### TAREFAS PROPOSTAS
a - Traduza para inglês a frase "Não está em causa a independência da Guiné.", retirada do excerto sobre a Guiné.
b - Indique todas as siglas de lanchas que figuram no excerto sobre a Guiné.
c - Prossiga a redação do excerto sobre a Guiné a partir do ponto em que termina.
───── EXCERTO SELECIONADO ─────
LFG - Lancha de Fiscalização Grande
LFP - Lancha de Fiscalização Pequena
LDG - Lancha de Desembarque Grande
LDM – Lancha de Desembarque Média
LDP – Lancha de Desmbarque Pequena

Isto leva-me para outro assunto: É um estado de Alma e Coração que transformou todo o meu futuro:

Alguns deles (Praças do DFE21), direi, quase todos, assassinados após o “exemplar” incompetente abandono e traição, pelos nossos “internos” libertadores, que não respeitaram as vidas humanas que ao seu serviço ofereciam a deles. 

Não está em causa a independência da Guiné. Está em causa sim, a forma como foi feita. Em nenhuma guerra da história se abandonaram elementos das respectivas forças armadas, que se sabia irem ser fuzilados,(não só por razões de crenças étnicas como por vinganças políticas). Não se poderá atribuir a “escolha” individual a sua permanência na Guiné. Não se lhes deu, sequer, a hipótese de, como Portugueses que eram, virem para a então “metrópole”. Eram soldados Portugueses inscritos nas suas fileiras e como tal obrigatoriamente  de nacionalidade Portuguesa. Não eram mercenários. 

Vergonha, Vergonha e Revolta  minhas, que não tive a hipótese e a possibilidade de interferir por eles nesse processo. (No entanto falei disto ao Nino, quando o transportei, muito mais tarde, de avião de Lisboa para Bissau). Pedi, na altura do meu internamento no INAB após ter sido ferido, para trazer para Portugal o enfermeiro Fuzileiro Pedro, que demonstrou vontade em vir, mas foi-me negado o pedido, por ser muito complicada uma transferência de um militar.

Esta revolta acompanha-me há quase 33 anos. Lembro-me de ver o Augusto Có a chorar, quando fui evacuado pelo Héli. Bem haja,  Augusto. Entrei em coma logo a seguir.

Não falo aqui de convicções políticas, que as tenho, mas sim de convicções morais, que as mantenho

O que consente é conivente com o executante. Daí que .... a conclusão é triste e chocante
Um abraço a todos,

2º Ten FZE João Meneses (***)

____________

Notas do editor:

(*) Vd. poste de 12 de novembro de 2012 >  Guiné 63/74 - P10659: O nosso livro de visitas (152): João Meneses, 2º ten FZE RA, DFE 21, gravemente ferido na península do Cubisseco, em 27/9/1972


(**) Vd. poste de 28 de junho de 2012 > Guiné 63/74 - P10084: Antologia (76): Vida e morte da gloriosa LDM 302, a cuja heróica guarnição pertenceu o marinheiro fogueiro Ludgero Henriques de Oliveira, natural da Lourinhã, condecorado com a Cruz de Guerra em 1968 (Manuel Lema Santos / Luís Graça)
───── LISTAGEM DE DADOS ─────
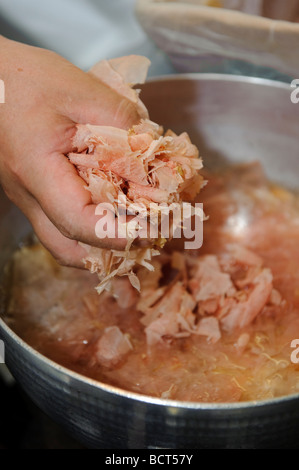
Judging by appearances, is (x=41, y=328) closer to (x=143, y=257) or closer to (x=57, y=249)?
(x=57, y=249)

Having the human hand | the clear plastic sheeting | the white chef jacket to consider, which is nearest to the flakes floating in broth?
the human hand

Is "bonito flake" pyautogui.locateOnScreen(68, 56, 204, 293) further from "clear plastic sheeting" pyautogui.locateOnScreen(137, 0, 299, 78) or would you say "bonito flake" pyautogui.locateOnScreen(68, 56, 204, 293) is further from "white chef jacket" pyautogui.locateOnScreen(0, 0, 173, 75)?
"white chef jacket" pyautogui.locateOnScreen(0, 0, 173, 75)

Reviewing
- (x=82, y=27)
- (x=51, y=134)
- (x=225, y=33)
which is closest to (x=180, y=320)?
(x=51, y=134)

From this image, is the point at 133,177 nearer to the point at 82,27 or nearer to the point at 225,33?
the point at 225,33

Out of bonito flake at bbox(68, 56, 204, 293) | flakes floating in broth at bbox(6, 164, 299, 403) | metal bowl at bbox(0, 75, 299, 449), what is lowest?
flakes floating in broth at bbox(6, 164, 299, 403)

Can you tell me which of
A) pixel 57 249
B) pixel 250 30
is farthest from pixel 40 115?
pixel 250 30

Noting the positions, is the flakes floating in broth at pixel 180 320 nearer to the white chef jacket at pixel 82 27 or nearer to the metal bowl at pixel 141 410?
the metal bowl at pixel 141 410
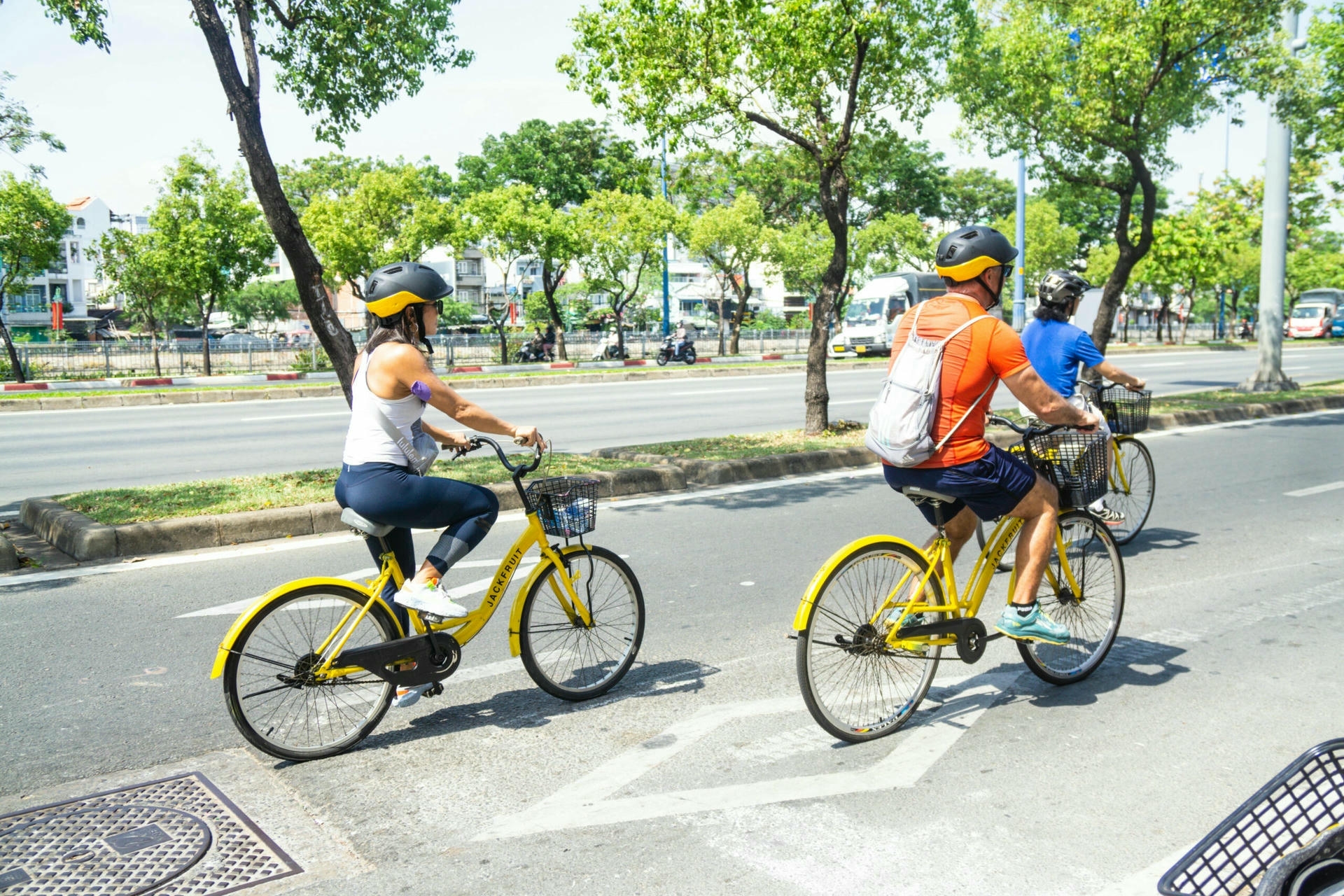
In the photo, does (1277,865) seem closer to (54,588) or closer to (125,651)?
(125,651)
─────
### RESPOSTAS DO EXERCÍCIO
a - The independence of Guinea is not in question.

b - LFG, LFP, LDG, LDM, LDP

c -
(***) Último poste da série > 3 de dezembro de 2012 > Guiné 63/74 - P10755: (In)citações (46): O cadete Lima, do último curso de oficiais milicianos que reuniu em Mafra, em 1964, a juventude do império... (Rui A. Ferreira)

5 comentários:

jpscandeias disse...

Penso que essa mágoa de abandonar, aos Deus dará, os camaradas de armas, é comum a todos que passaram e especialmnte os que estavam em Maio de 1974 nas companhias africanas.É da situação, que ainda hoje, mais me envergonho e entristece e não perdoo aos responsáveis, muitos deles ainda hoje se exibem e pavoneiam pelos media e apresentam como desculpa que a guerra estava perdida. Estava sim politicamente e desde o primeiro dia.

joao silva ex-furriel ccac 12

Anónimo disse...

Caro camarada J.Meneses

Não é para servir como desculpa do acto vergonhoso dos responsáveis das NT..mas quando referes que em "nenhuma guerra um exército abandonou os seus elementos que se sabia que iam ser fuzilados"..desculpa mas não é verdade.

Aconteceu o mesmo em todas as guerras do mesmo tipo,nomeadamente no Vietnam, Argélia e Afeganistão..só para citar as mais importantes..e até com maior ferocidade e malvadez, mas reafirmo que isso não serve de desculpa da nossa atitude e responsabilidade.

Um alfa bravo

C.Martins

Henrique Cerqueira disse...

Antes de mais partilho do sentimento do nosso camarada João Meneses.
Não sei se este assunto já aqui foi tratado,no entanto eu creio que haverá camaradas do blogue que poderão tentar explicar essa ação de desmobilização das tropas africanas regulares e não regulares.E se algumas vês lhes foi dado o tratamento como Tropas Portuguêsas tal como a todos nós.E se lhes foi dada a possibilidade de virem para a metrópole ou não.
Eu de qualquer dos modos acredito e tal como o C.Martins diz seria sempre inevitável o desfecho terrível que aconteceu.
Tambem não sei qual o critério do PAIGC que usou para os ASSASSINATOS que cometeu.pois que felizmente tenho algumas notícias de soldados da CCAÇ13 e que nada(?)lhes aconteceu.Inclusive um deles até é chefe de tabanca em Bissorã.("Graças a Deus Branquinho").
Um abraço solidário ao Camarada João Meneses.
Henrique Cerqueira

JD disse...

Camaradas,
Já aqui fizémos o choro desses camaradas abandonados à vingança.
E ainda andam por aqui alguns dos responsáveis: o MFA (mesmo os que teriam outra ideia sobre o movimento, mas que participaram numa aventura cheia de traições); e os políticos que logo determinaram a independência incondicional das colónias, com a entrega do poder aos movimentos emancipalistas). E as vítimas nas colónias foram muitas mais do que aqueles antigos camaradas.
Abraços fraternos
JD

Luís Graça disse...

O João Meneses acaba de me mandar as fotos da praxe para eu o poder apresentar formalmente ao resto da nossa comunidade virtual...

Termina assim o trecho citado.